Questions about scenes in images
========================================

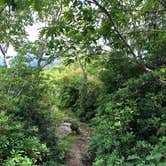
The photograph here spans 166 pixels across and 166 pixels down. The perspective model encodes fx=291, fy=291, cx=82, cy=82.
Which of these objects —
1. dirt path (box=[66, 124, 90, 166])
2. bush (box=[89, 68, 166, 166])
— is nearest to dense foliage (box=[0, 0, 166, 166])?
bush (box=[89, 68, 166, 166])

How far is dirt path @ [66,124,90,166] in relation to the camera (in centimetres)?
671

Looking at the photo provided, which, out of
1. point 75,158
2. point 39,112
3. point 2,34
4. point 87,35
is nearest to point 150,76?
point 87,35

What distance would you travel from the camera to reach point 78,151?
7.55 meters

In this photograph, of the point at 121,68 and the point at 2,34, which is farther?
the point at 2,34

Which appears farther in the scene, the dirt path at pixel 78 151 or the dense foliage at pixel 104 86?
the dirt path at pixel 78 151

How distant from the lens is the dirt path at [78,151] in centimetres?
671

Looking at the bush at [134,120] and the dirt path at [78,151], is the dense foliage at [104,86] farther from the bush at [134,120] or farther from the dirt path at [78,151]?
the dirt path at [78,151]

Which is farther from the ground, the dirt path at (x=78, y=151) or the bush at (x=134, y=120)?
the bush at (x=134, y=120)

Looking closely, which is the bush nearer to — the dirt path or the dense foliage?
the dense foliage

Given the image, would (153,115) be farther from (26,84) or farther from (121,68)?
(26,84)

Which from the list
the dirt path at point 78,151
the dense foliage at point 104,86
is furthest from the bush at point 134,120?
the dirt path at point 78,151

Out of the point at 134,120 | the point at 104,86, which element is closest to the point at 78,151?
the point at 104,86

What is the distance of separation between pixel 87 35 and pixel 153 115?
1.88 metres

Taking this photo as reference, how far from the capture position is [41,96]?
649 cm
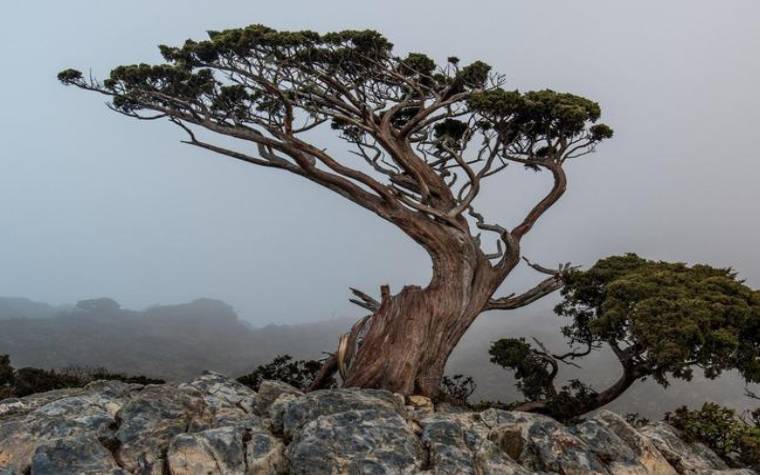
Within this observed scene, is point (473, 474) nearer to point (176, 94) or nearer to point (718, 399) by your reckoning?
point (176, 94)

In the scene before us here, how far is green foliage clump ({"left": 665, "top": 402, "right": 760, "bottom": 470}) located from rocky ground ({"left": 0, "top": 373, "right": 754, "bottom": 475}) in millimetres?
722

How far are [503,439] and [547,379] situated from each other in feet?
32.4

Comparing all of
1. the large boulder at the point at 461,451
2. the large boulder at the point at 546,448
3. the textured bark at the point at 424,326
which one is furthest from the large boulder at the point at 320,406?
the textured bark at the point at 424,326

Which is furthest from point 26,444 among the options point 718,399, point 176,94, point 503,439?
point 718,399

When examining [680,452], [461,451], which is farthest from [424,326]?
[680,452]

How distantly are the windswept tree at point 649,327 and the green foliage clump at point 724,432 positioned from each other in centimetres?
100

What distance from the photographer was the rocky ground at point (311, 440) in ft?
32.0

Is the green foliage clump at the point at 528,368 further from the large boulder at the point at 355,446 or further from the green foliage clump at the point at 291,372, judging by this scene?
the large boulder at the point at 355,446

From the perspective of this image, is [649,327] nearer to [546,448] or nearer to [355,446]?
[546,448]

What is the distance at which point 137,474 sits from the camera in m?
9.70

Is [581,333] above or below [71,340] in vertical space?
above

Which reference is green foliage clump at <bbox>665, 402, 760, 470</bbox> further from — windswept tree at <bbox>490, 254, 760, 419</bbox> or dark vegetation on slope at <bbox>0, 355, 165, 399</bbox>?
dark vegetation on slope at <bbox>0, 355, 165, 399</bbox>

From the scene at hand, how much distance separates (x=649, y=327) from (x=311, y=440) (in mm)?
9784

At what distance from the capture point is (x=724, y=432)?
13336mm
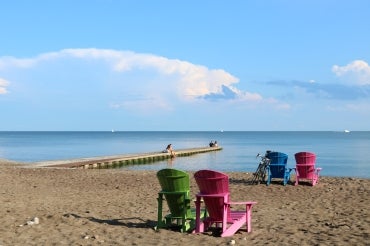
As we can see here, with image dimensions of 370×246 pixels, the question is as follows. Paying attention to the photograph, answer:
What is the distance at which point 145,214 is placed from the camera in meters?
10.1

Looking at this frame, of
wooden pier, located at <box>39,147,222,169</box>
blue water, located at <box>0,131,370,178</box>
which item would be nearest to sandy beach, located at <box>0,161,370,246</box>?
wooden pier, located at <box>39,147,222,169</box>

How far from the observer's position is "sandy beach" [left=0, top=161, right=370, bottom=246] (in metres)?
7.57

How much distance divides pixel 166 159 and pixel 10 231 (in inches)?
1368

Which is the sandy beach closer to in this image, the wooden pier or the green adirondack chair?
the green adirondack chair

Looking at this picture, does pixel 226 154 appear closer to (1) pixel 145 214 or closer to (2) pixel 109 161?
(2) pixel 109 161

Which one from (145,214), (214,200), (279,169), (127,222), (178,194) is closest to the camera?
(214,200)

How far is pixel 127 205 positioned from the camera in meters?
11.4

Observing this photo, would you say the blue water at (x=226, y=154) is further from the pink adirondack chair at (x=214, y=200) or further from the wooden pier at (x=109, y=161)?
the pink adirondack chair at (x=214, y=200)

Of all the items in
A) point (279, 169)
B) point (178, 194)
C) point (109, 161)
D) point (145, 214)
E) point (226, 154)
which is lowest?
point (226, 154)

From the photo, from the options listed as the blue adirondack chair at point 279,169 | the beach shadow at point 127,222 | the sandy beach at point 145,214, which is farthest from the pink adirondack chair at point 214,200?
the blue adirondack chair at point 279,169

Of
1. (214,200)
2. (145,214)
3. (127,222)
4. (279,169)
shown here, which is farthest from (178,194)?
(279,169)

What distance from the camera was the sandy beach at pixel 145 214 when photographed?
298 inches

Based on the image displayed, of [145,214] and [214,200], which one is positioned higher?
[214,200]

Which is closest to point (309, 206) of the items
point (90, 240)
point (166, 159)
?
point (90, 240)
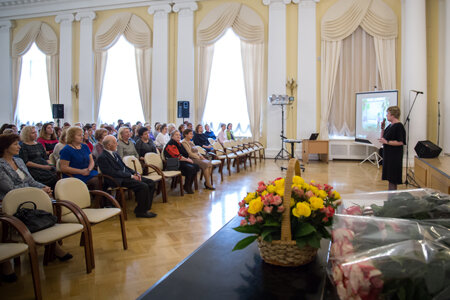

========================================

Which of the lines above contain the string "closest" with matching case? Copy each of those lines in full.

Out of the point at 134,120 | the point at 104,86, which element is closest to the point at 78,151?
Which one from (145,214), (214,200), (279,169), (127,222), (178,194) is closest to the camera?
Which is closest to point (309, 206) of the items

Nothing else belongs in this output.